Similarly, a high-priority goal from 2010 was to create an educational program for skilled meat cutters and butchers. This year, the Legislature appropriated $50,000 to fund such a program, and representatives of numerous schools said they had submitted proposals to teach meat cutting. The next step is for the Agency of Agriculture to select the winning proposal.

Lynn Coale of the Hannaford Career Center pointed out the value to Vermont workers of just this one type of education. “Farm labor jobs pay $7 an hour,” he said, “while meat cutting pays $20 an hour. If we send cutting out of state, that's a problem.”

Another working group struggled with how to help find affordable land for new farmers or for farmers expanding their production. University of Vermont's Center for Sustainable Agriculture used to run a Land Link program to match farmers with owners of farmland who did not want to farm it themselves. Land Link was phased out a number of years ago, and numerous organizations reported local, state-wide, or regional programs to replace it.

Ben Waterman of the Center for Sustainable Agriculture described a new program to create a New England database to help farmers and land owners find each other. In May of this year, UVM Extension's New Farmer Project created a similar database at the state level, the Vermont Agriculture Land Access Database. Also, the Vermont Land Trust helps farmers find land that the VLT holds conservations easements on.

Access to farmland is more than matching people who want to farm with people who own land - leasing arrangements call for a special relationship between the lessor and lessee, and often technical education for both. To address these needs, the young Vermont Farmland Access Network not only acts as a matchmaker for farmers and land owners, it also works as marriage counselor once the match is made, so the relationship can be sustained.

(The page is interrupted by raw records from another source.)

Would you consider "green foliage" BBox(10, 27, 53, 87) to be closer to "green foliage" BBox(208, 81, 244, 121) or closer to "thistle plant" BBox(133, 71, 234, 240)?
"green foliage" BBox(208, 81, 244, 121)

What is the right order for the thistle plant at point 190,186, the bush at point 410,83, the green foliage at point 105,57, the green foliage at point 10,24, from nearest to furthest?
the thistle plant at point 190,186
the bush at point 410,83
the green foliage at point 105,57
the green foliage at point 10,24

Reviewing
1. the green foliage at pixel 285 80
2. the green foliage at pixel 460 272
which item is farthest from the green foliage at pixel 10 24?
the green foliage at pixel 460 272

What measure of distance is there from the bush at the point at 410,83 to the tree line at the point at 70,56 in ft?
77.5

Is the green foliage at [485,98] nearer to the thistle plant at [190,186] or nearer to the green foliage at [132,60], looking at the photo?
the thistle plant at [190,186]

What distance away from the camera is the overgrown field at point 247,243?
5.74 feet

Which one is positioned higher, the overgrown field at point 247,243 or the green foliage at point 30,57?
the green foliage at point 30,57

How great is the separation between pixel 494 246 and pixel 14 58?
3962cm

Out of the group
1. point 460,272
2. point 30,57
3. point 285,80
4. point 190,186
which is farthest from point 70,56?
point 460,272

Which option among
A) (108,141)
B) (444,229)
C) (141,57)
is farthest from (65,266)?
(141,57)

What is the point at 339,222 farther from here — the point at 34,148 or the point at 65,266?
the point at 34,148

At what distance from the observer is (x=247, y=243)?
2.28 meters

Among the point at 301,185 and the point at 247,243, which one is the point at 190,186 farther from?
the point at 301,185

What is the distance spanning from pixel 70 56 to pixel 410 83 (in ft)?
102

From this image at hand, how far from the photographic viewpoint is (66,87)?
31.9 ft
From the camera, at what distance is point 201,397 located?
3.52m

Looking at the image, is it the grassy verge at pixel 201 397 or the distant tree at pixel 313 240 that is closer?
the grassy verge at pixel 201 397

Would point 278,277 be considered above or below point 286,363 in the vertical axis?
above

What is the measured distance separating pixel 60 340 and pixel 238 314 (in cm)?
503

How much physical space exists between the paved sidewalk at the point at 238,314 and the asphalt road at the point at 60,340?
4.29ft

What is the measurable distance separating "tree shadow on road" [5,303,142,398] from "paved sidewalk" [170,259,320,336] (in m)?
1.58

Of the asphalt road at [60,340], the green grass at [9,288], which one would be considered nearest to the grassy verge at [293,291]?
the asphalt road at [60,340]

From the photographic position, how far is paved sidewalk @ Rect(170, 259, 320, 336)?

Financial programs are key to affordable farmland access, the group noted. They emphasized the importance of the Current Use program, which taxes land in agriculture or forestry at a rate appropriate for that type of use. They wanted to see funding for farmland conservation kept at current levels or higher, and they proposed a revolving loan fund to buy farmland and then sell it to farmers while retaining the conservation easements, so it could not legally be developed in the future.

By the end of the gathering, it was clear that participants' overall goals for the Farm to Plate network varied. Kye Cochran of the Upper Valley Food Co-op in White River Junction said that she wants Vermont to prepare for a time when the state needs to feed itself because importing large quantities of food is no longer viable.

Others, like the Agency of Agriculture's Diane Bothfeld, emphasized the jobs and economic development. Bothfeld said that she learned that dairy herd managers earn up to $100,000 a year, and she joked that she was going to quit her state job to get one of those jobs.

Some tried to keep the big picture in mind. Willie Gibson works as dairy and livestock field representative for the Vermont chapter of NOFA (Northeast Organic Farming Association). He summed up his feelings about the dairy working group, saying, “It was gratifying to have very frank, very honest discussions with each other, having a total agriculture perspective. I thought it was encouraging that we were looking at this as all of agriculture in Vermont, even though we called ourselves the dairy group and we talked about dairy things.”

The gathering organizers encouraged their working groups to meet again this year to select a chair and continue working on priorities, and to meet at least once in the first quarter of next year to keep the momentum going.

Ross challenged them, “Get to the points of action that are going to inspire people to stay involved, get involved, and make a difference. Otherwise it's all hot air.”